In the workshops and remarks by union and church leaders, we were urged to register to vote. Speaker after speaker trotted out that worn-out, failed strategy. Reverend Blake of COGIC made the misleading argument that divisive militants had weakened the civil rights movement. One speaker, however, let the truth get out. He recalled that Dr. King had been rebuffed by President Lyndon Johnson in 1965 about passing a voting rights bill. It was reported that Johnson said he didn’t have the power to pass such a bill. King said then we’ll give him the power. How was that done? Millions of people marching in the streets. Millions of people questioning the nature of capitalist society and inequality. Millions of people questioning the imperialist war machine.

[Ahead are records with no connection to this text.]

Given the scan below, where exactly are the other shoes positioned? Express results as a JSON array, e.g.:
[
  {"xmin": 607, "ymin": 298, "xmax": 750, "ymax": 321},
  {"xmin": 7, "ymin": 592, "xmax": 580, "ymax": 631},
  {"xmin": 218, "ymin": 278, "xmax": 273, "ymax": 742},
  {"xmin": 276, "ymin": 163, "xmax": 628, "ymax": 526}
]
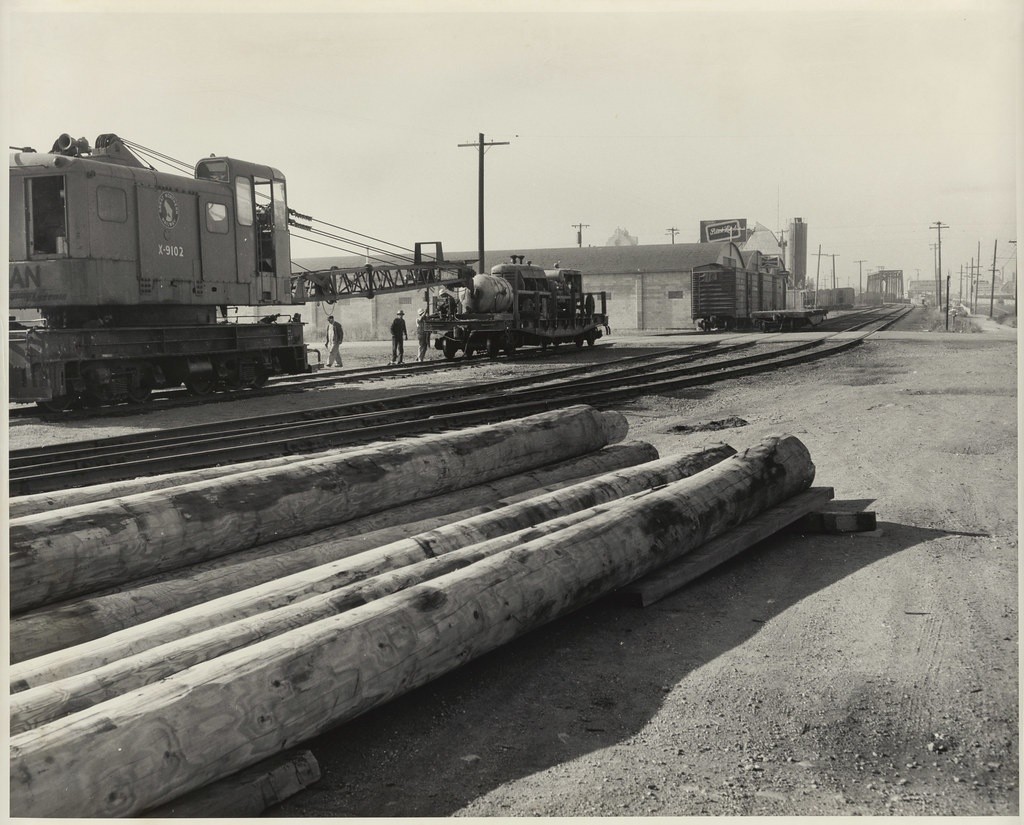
[
  {"xmin": 325, "ymin": 363, "xmax": 332, "ymax": 367},
  {"xmin": 334, "ymin": 364, "xmax": 343, "ymax": 367}
]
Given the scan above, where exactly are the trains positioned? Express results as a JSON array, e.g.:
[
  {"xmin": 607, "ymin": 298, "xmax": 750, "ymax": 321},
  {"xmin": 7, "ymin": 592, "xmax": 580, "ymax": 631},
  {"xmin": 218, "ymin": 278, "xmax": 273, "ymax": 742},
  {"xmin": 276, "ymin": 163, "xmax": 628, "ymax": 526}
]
[
  {"xmin": 691, "ymin": 261, "xmax": 828, "ymax": 333},
  {"xmin": 9, "ymin": 131, "xmax": 611, "ymax": 413}
]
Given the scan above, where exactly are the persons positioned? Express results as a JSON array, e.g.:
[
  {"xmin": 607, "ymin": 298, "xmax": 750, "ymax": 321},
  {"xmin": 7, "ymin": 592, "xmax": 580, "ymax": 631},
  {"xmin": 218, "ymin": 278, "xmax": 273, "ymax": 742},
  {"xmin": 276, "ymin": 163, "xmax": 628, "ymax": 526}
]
[
  {"xmin": 415, "ymin": 308, "xmax": 431, "ymax": 362},
  {"xmin": 390, "ymin": 309, "xmax": 408, "ymax": 362},
  {"xmin": 324, "ymin": 316, "xmax": 343, "ymax": 367}
]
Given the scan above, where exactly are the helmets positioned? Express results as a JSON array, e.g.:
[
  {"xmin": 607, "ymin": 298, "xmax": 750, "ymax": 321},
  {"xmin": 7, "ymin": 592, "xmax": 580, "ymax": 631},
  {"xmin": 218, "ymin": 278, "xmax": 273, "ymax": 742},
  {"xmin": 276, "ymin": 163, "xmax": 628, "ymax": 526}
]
[
  {"xmin": 397, "ymin": 309, "xmax": 405, "ymax": 315},
  {"xmin": 418, "ymin": 308, "xmax": 425, "ymax": 315}
]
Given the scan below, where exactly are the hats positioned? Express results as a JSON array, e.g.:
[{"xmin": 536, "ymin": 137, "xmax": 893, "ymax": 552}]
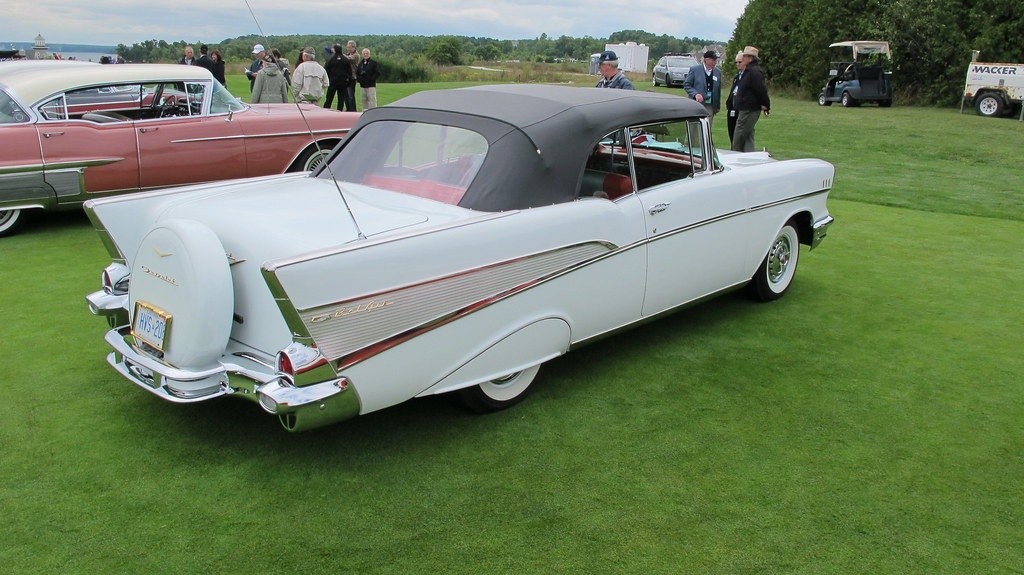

The real truth, however, is that voting never has and never will give workers real “choice” and never will free us from the war and misery of capitalism. Time and again, these misleaders work to convince masses of workers to rely on the very system that is built on racist lies and designed to exploit. The real truth is that only overthrowing capitalism and building a worker-run communist system can create the conditions that we need and deserve.
Today, what AFSCME and other unions are really concerned with is the Supreme Court ruling on the Janus v. AFSCME case, which would put right-to-work laws into effect for public employee unions in 23 states, in effect making them nationwide. Right-to-work means that workers do not have to pay union dues. This would dramatically weaken the remaining union sectors and disproportionately penalize Black and women workers who hold many public sector jobs.
The lessons of 50 years ago are that masses of workers can make history but without a revolutionary communist outlook, they will remain on a capitalist treadmill fighting for crumbs off the bosses’ table. Join PLP and keep the fight moving forward!